Some hospitals have already closed their doors, and more will close their doors, reducing the total number of hospital beds available to those in the community!

When the nation's supply of physicians lags behind the growing elderly population and hospitals have to serve that increasing number of patients, health care services will certainly be limited. According to the Association of American Medical Colleges back in 2014, "America will face a shortage of more than 90,000 doctors in 10 years." There is no question that, in order to keep health care costs down, patients will see mostly physician-assistants and nurse practitioners providing primary care. Actually getting to see a physician has already become increasingly more difficult. Not seeing a physician can sometimes result in missed diagnoses, failure to treat in a timely manner, and earlier deaths — which is exactly what the utilitarian secular humanists running the government want.

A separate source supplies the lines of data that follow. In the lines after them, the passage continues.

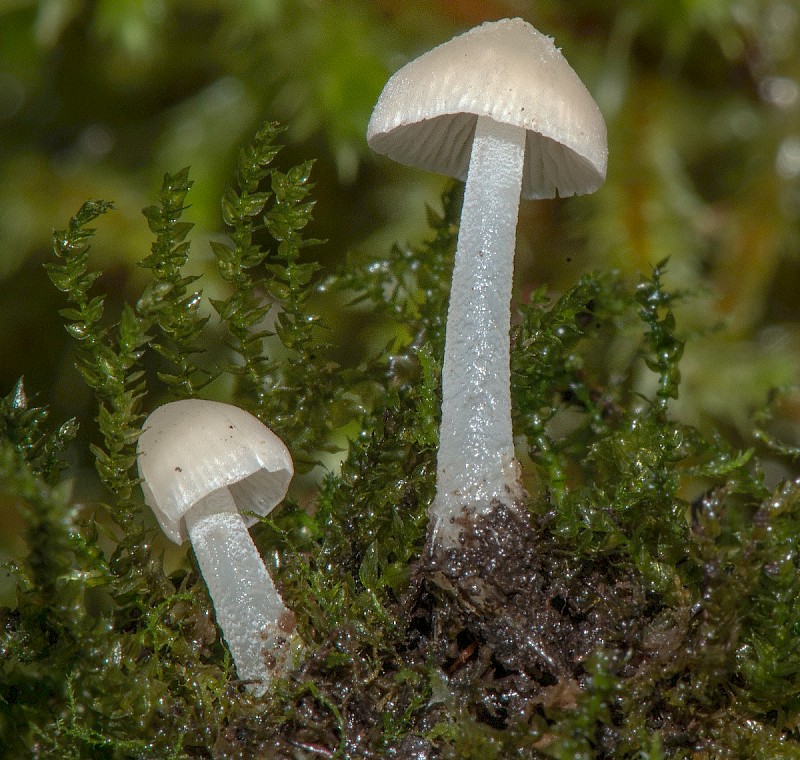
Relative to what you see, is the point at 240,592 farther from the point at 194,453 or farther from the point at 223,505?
the point at 194,453

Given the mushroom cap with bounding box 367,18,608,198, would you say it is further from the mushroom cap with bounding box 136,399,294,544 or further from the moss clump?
the mushroom cap with bounding box 136,399,294,544

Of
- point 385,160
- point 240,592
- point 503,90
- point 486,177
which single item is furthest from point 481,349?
point 385,160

For example, "employment of physician assistants was expected to grow by 39 percent from 2008 to 2018." And it has grown. To cut costs even more, if patients are chronically ill with more than one diagnosis, or very elderly, and enter the hospital more than twice, those patients are being referred for hospice or palliative care services to prevent more costly acute care hospital admissions. Hospice admission nurses routinely "troll" the halls in the hospitals and sign patients up even if they're not terminal! The admission of non-terminal patients to hospice has been widely publicized by the U.S. Office of Inspector General.

You may not realize this, but leaders in government of both political parties are promoting palliative and hospice care as the destination, your destination ... the end of the road in a patient's health care journey. There is no need for a group of doctors or government officials or others to be called a "death panel." Rationed care results in certain earlier death for many of the chronically ill, elderly and disabled. Interventions and treatment options, as well as denials, can be manipulated so that death is made to happen.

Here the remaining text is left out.